> Exercise inputs:
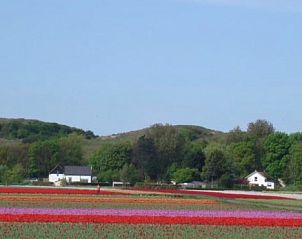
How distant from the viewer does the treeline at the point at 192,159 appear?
125950mm

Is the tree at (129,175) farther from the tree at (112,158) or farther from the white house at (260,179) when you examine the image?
the white house at (260,179)

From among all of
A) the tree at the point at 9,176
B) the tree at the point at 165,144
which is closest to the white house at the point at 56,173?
the tree at the point at 165,144

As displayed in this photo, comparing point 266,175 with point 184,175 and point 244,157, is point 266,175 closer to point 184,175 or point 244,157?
point 244,157

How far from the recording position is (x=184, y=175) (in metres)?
123

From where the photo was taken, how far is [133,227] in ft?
91.8

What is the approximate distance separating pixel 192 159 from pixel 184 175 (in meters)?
11.6

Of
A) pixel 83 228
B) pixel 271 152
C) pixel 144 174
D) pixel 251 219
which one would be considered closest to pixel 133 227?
pixel 83 228

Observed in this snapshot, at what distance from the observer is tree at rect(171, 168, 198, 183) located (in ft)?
402

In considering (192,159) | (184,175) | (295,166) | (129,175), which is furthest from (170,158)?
(295,166)

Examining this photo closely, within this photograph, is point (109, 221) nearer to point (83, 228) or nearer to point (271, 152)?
point (83, 228)

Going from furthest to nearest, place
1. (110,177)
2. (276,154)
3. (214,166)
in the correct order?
(276,154) → (214,166) → (110,177)

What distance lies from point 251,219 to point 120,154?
10979cm

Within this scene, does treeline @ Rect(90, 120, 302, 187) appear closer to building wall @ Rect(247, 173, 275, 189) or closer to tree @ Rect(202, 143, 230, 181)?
tree @ Rect(202, 143, 230, 181)

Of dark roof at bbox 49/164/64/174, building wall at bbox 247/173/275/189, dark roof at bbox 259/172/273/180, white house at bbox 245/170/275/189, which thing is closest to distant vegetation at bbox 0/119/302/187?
dark roof at bbox 259/172/273/180
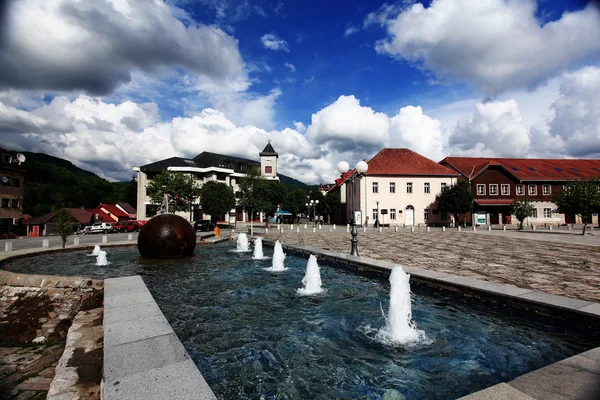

> Objective: Rewrite the listing above, changing every "treeline" to "line of trees" and keeping everything else the same. Leave the pictures out.

> Output below:
How distant from the viewer does the line of trees at the point at 192,159 appear?
125950mm

Is the tree at (129,175) farther from the tree at (112,158) or farther from the white house at (260,179) when you examine the image?
the white house at (260,179)

From among all of
A) the tree at the point at 9,176
B) the tree at the point at 165,144
which is closest to the white house at the point at 56,173?
the tree at the point at 165,144

As displayed in this photo, comparing point 266,175 with point 184,175 and point 244,157, is point 266,175 closer to point 184,175 or point 244,157?
point 244,157

How far from the recording position is (x=184, y=175) (in metres)?
123

From where the photo was taken, how far is [133,227] in ft?
91.8

What is the approximate distance separating pixel 192 159 from pixel 184 175 (in meters)?
11.6

Of
A) pixel 83 228
B) pixel 271 152
C) pixel 144 174
D) pixel 251 219
which one would be considered closest to pixel 133 227?
pixel 83 228

Observed in this snapshot, at what distance from the observer is tree at rect(171, 168, 198, 183) located (in ft)?
402

In considering (192,159) | (184,175) | (295,166) | (129,175), which is furthest from (170,158)?
(295,166)

Examining this photo closely, within this photograph, is point (109, 221) nearer to point (83, 228) or nearer to point (271, 152)?
point (83, 228)

Going from furthest to nearest, place
1. (110,177)
2. (276,154)
3. (214,166)
in the correct order?
(276,154) → (214,166) → (110,177)

What distance lies from point 251,219 to point 120,154?
10979cm

Within this scene, does line of trees @ Rect(90, 120, 302, 187) appear closer to building wall @ Rect(247, 173, 275, 189) or closer to tree @ Rect(202, 143, 230, 181)?
tree @ Rect(202, 143, 230, 181)

Of dark roof at bbox 49/164/64/174, building wall at bbox 247/173/275/189, dark roof at bbox 259/172/273/180, white house at bbox 245/170/275/189, which thing is closest to distant vegetation at bbox 0/119/302/187?
dark roof at bbox 259/172/273/180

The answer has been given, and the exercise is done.